Kustomer incident

[Chat and Workflow] Latency in Sending and Receiving Messages and Processing Workflows [Prod 1]

Kustomer experienced a minor incident on April 3, 2025 affecting Channel - Chat and Workflow, lasting 49m. The incident has been resolved; the full update timeline is below.

Started: Apr 03, 2025, 03:11 AM UTC
Resolved: Apr 03, 2025, 04:01 AM UTC
Duration: 49m
Detected by Pingoru: Apr 03, 2025, 03:11 AM UTC

Affected components

Channel - ChatWorkflow

Update timeline

identified Apr 03, 2025, 03:11 AM UTC

Kustomer has identified an event that may cause latency in sending and receiving chat messages, as well as in processing workflows. Our team is actively working on implementing a resolution. Please expect further updates within the next 30 minutes. If you have any questions or require additional information, please reach out to Kustomer Support at [email protected].
monitoring Apr 03, 2025, 03:24 AM UTC

Kustomer has implemented an update to address an event affecting chat message delivery and workflow processing that caused latency. Our team is currently monitoring this update to ensure the issue is fully resolved. Please expect further updates within the next 30 minutes, and reach out to Kustomer support at [email protected] if you have additional questions or concerns.
resolved Apr 03, 2025, 04:01 AM UTC

Kustomer has resolved an event affecting chat message delivery and workflow processing that caused latency. After careful monitoring, our team has determined that all affected areas are now fully restored.

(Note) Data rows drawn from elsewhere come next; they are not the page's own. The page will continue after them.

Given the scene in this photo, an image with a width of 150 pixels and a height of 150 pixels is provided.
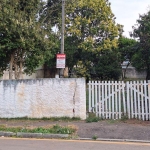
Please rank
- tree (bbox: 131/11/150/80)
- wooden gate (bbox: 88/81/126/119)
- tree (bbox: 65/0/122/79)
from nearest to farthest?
wooden gate (bbox: 88/81/126/119), tree (bbox: 131/11/150/80), tree (bbox: 65/0/122/79)

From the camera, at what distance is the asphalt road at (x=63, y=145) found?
6.76 metres

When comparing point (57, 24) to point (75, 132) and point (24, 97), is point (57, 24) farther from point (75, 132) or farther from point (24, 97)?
point (75, 132)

Please reach out to Kustomer support at [email protected] if you have additional questions or concerns.
postmortem May 23, 2025, 06:04 PM UTC

# **Summary** On April 2, our background worker services were unable to scale up to meet increased demand because their auto-scaling alarms had not been in place. As a result, queues backed up and processing latency spiked. After manually scaling the services and restoring the missing alarms, throughput and responsiveness returned to normal within an hour. # **Root Cause** During a recent migration of services to a new cluster, the CloudWatch alarms that trigger scale-out and scale-in actions were inadvertently removed and never recreated. Without those alarms, the auto-scaling system never responded to rising load. # **Timeline** **04/02 9:49 pm EST** - PagerDuty alert triggered: workflow service has a high number of messages in the queue. **04/02 9:50 pm EST -** On-call engineers began investigating the issue. **04/02 10:43 pm EST** - Workflow containers were manually scaled out. **04/02 10:57 pm EST** - Multiple customers reported Conversation Assistants were not responding. **04/02 10:57 pm EST** - Message volume in the workflow queue began decreasing. **04/02 11:20 pm EST** - Workflow service processed all pending messages and caught up with the queue. **04/02 11:19 pm EST** - Root cause identified: missing CloudWatch alarms due to Terraform configuration. A temporary fix was applied by manually creating an alarm and verifying that scaling worked as expected. **04/03 1:06 am EST** - A permanent fix \(redeploying the affected services\) was identified and tested successfully with one service. **04/03 1:07 am EST** - Rollout of permanent fix initiated for remaining impacted services. # **Lessons / Improvements** **Recreate Critical Alarms**Ensure auto-scaling alarms are reattached whenever services are migrated or redeployed. **Distinct Naming Conventions**Incorporate cluster or environment identifiers in alarm names to avoid accidental deletion. **Pre-Migration Verification**Add a checklist step to confirm all scaling policies exist before cutting over to a new environment.